My professor also, who has always signed her notes as Dr. X, is now apparently on a first name basis with me. Interesting. Heartening. Exciting. She sent me a link to Jill Bolte Taylor, which I found interesting. She is a brain scientist who studies severe mental illness (which fascinates me as well, in no small part due to living w/ my bipolar (not to define him solely by that!) ex-husband for so many years), and she had a stroke at the age of 37. She discusses how, as a scientist, she was able to note what was happening to her as it happened, and how she had a spiritual awakening during the process. It is fascinating and emotional to watch, at the very least.
I got a call from my father's nursing home early this week. He has dementia from his own brain aneurism, which occured when I was 4 months old. I had to place him in a locked facility about 3 years ago, in order to keep him safe, as he was wandering and his walking was getting worse as well. He's 81. He has lived for 35 years with this - and only now is completely losing control.

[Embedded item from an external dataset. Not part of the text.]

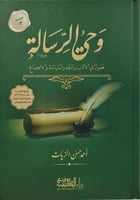 وحي الرسالة 3/1 فصول في الادب والنقد والسياسة والا...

He has been getting more and more aggressive. I believe that he is depressed. He has a real issue with people being in his room, but since all the other residents have dementia as well, they often wander into his room, not knowing any better. He has had some physical altercations in the past but this time he pushed an elderly woman so hard that she hit the wall and hit her head quite hard and had to have an x-ray. She has quite the bump.
If this continues, he may have to go to a geri-psychiatric ward for evaluation and medication changes. I didn't even know such a place existed! He is on a psychotropic med already to keep his mood level and to help him sleep at night, as well as to help him with agitation. (Seroquel). It has worked fairly well, but the last few months he is having these outburts. I am a bit afraid to take him out in July by myself with 3 of my 4 kids.
This sandwich generation thing is so hard. My parents are not, nor have they been, parental in years and years and years my dad since I was 16. My mom...maybe ever, really. I became my father's power of attorney and guardian some years ago, and have worked very hard to help him keep his autonomy. It has been a struggle which ended in this placement, where he will eventually die.
I feel perpetually guilty. If I didn't have kids, if I didn't work, if, if, if...I could take care of him long enough to transfer him out of state. He is so angry at me. He has so many misconceptions and little understanding of what heart and soul I have put into keeping him safe and independent for years. My kids love their grandfather but hate the nursing home and are a little scared of the little old ladies who hover and want to love them to death - they are all so lonely. And we visit so rarely - 4 hours is tough with 4 kids - the youngest at 18 months. I always feel like I'm making excuses, but it is hard. But I miss him.
It's odd though - he is himself when he is violent; when he is angry. He was a passionate, angry, violent man before he got sick, from all accounts. I didn't know him that way, but I could see as a child, that his true self came out when he was angry. It didn't scare me; it made me feel close to him - like I was getting a glimpse of my real dad - the one I never knew. I feel a bit like that now - I hate that he will have to be medicated, but of course he must be, to keep others safe.
He is a walking miracle. An aneurism. 4 brain surgeries. Seizures. 2 heart attacks and needs a quadruple bypass (at least) which he will never have because of his brain damage. He is my dad.
I miss him. I wish I could call him and tell him how successful I am in school. And I could, but he wouldn't really get it. Being an orphaned sandwich child/parent is very lonely at times. It's almost enough to make me believe in God - just for the support - but not quite ;).